Biopharmaceutical company Gilead Sciences Inc (Nasdaq:GILD) announced on Friday that it has received a positive opinion from the Committee for Medicinal Products for Human Use of the European Medicines Agency under accelerated review for lenacapavir as a twice-yearly injectable pre-exposure prophylaxis (PrEP) to prevent HIV-1.

If approved by the European Commission, lenacapavir would become the first and only twice-yearly HIV PrEP option in the European Union. It will be marketed under the name Yeytuo.

The CHMP also adopted a positive opinion under the EU-M4all procedure, streamlining regulatory pathways for lenacapavir in low- and lower-middle-income countries through World Health Organisation prequalification.

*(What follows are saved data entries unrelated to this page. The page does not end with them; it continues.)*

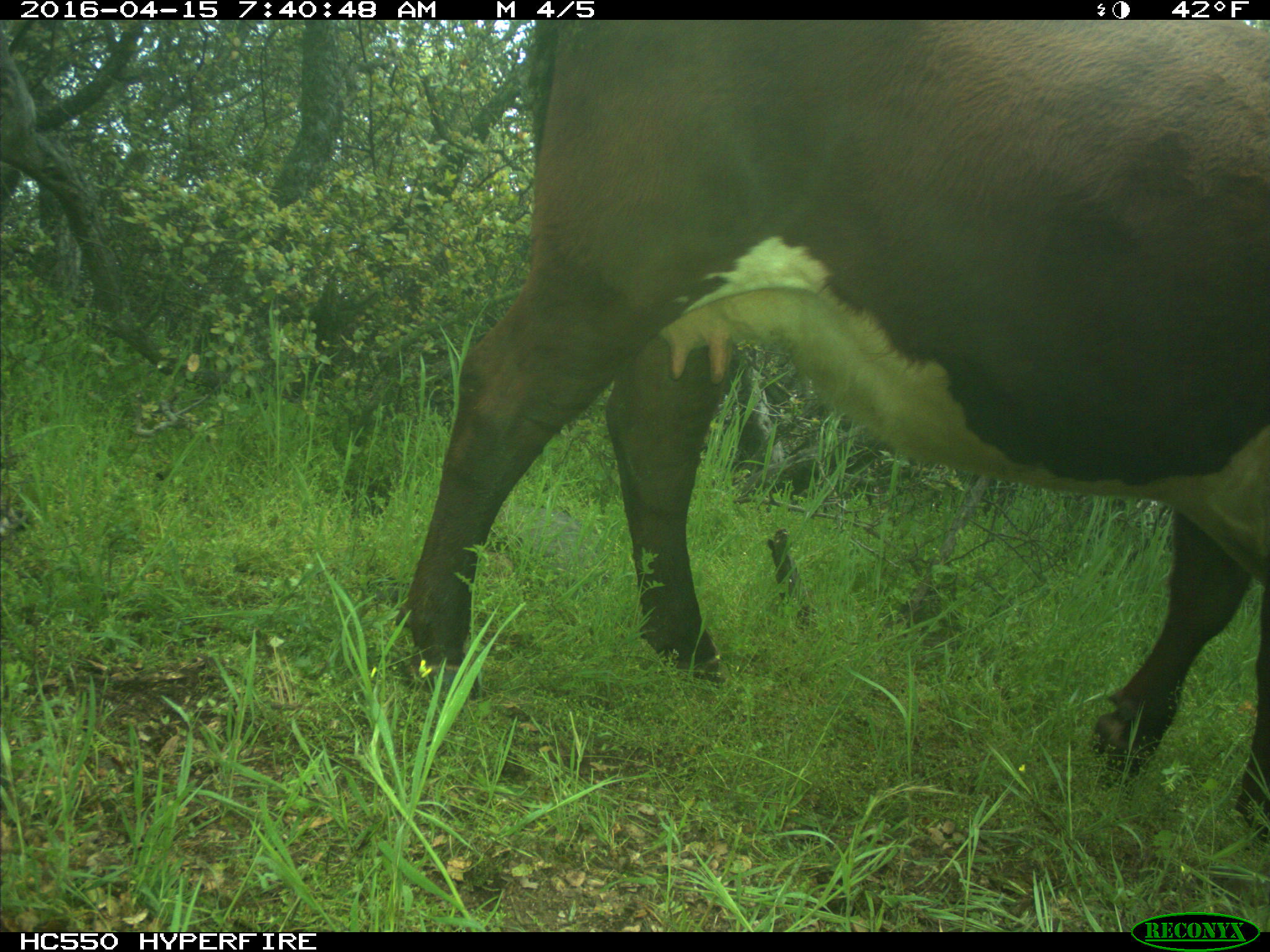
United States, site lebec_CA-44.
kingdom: Animalia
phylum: Chordata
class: Mammalia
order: Artiodactyla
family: Bovidae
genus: Bos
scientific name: Bos taurus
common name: domestic cow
Bos taurus (domestic cow).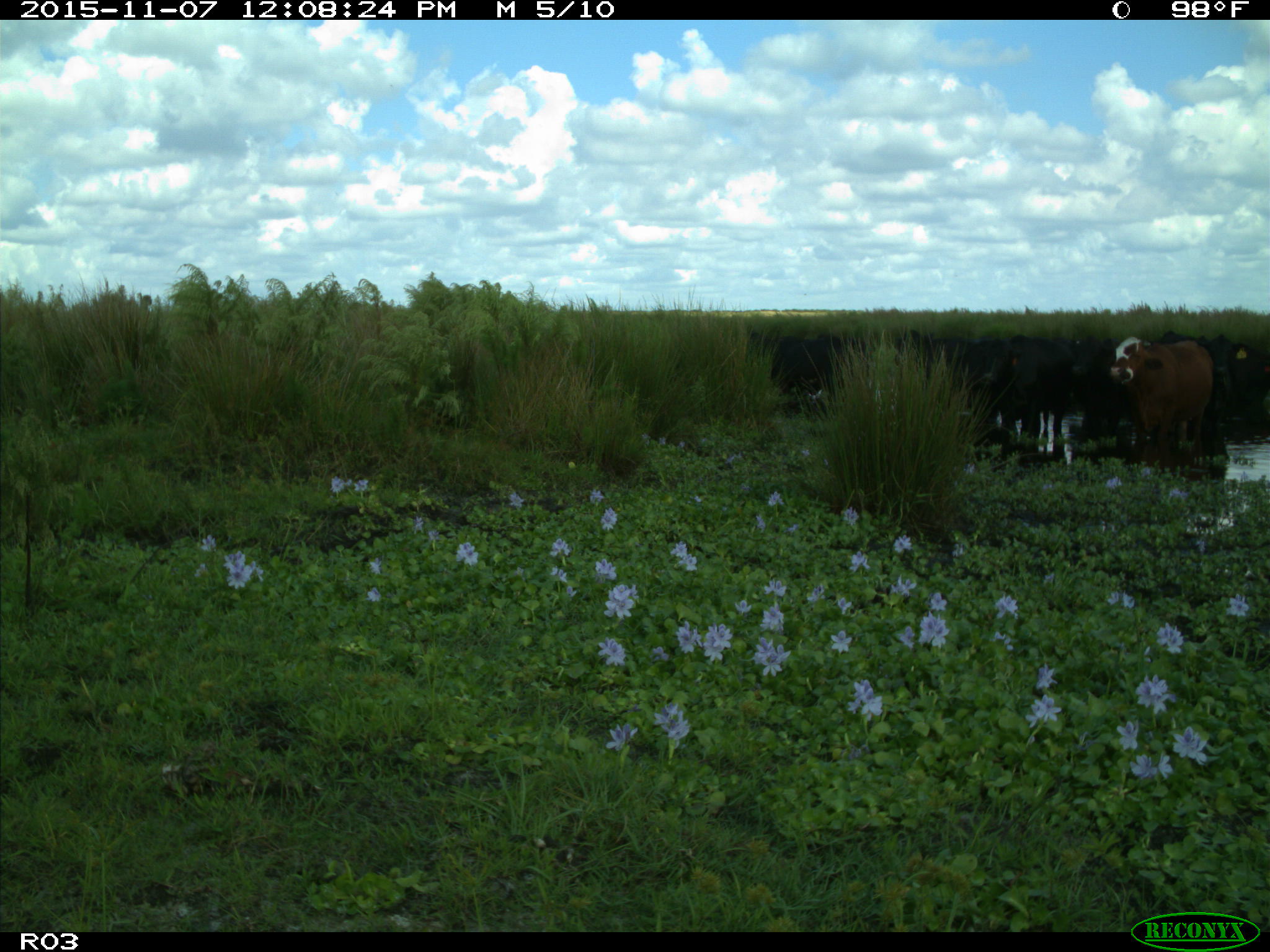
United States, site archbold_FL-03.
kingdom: Animalia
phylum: Chordata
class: Mammalia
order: Artiodactyla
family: Bovidae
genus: Bos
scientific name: Bos taurus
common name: domestic cow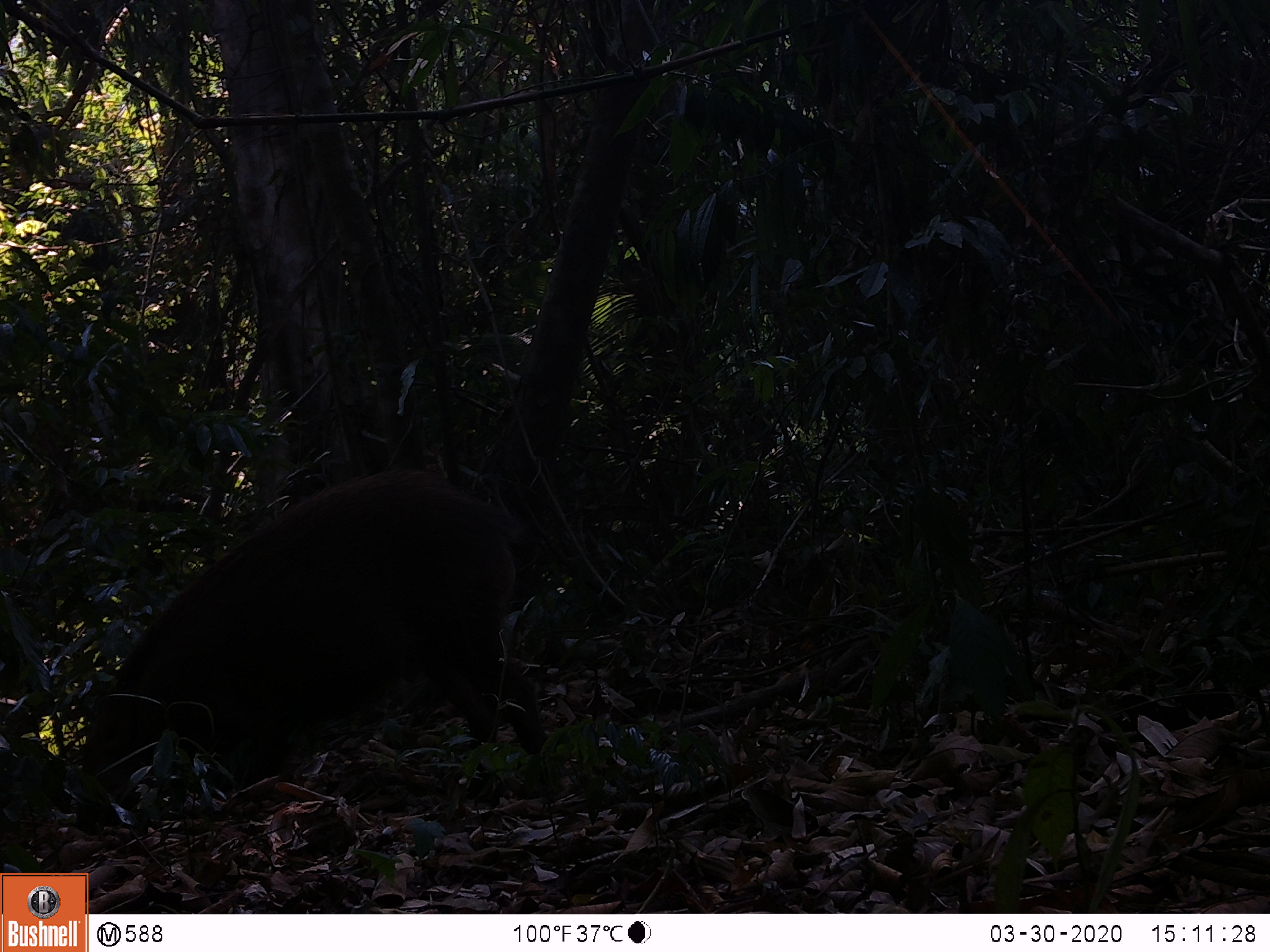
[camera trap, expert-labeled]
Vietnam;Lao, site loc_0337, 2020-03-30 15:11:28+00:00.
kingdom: Animalia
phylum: Chordata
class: Mammalia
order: Artiodactyla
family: Suidae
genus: Sus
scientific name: Sus scrofa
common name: eurasian wild pig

The recommendation is supported by the Phase 3 PURPOSE 1 and PURPOSE 2 trials, in which lenacapavir demonstrated zero HIV infections in women in sub-Saharan Africa and 99.9% effectiveness among men globally.

Lenacapavir showed superiority over daily oral Truvada and background HIV incidence in both trials, with no significant safety concerns reported.

Pending final EC approval, lenacapavir will receive an additional year of market exclusivity for the new indication.

Lenacapavir is already approved in multiple countries for treatment-resistant HIV and in the United States for HIV prevention in at-risk adults and adolescents.

Gilead is pursuing a global access strategy for lenacapavir to accelerate regulatory approvals and broaden access in underserved regions.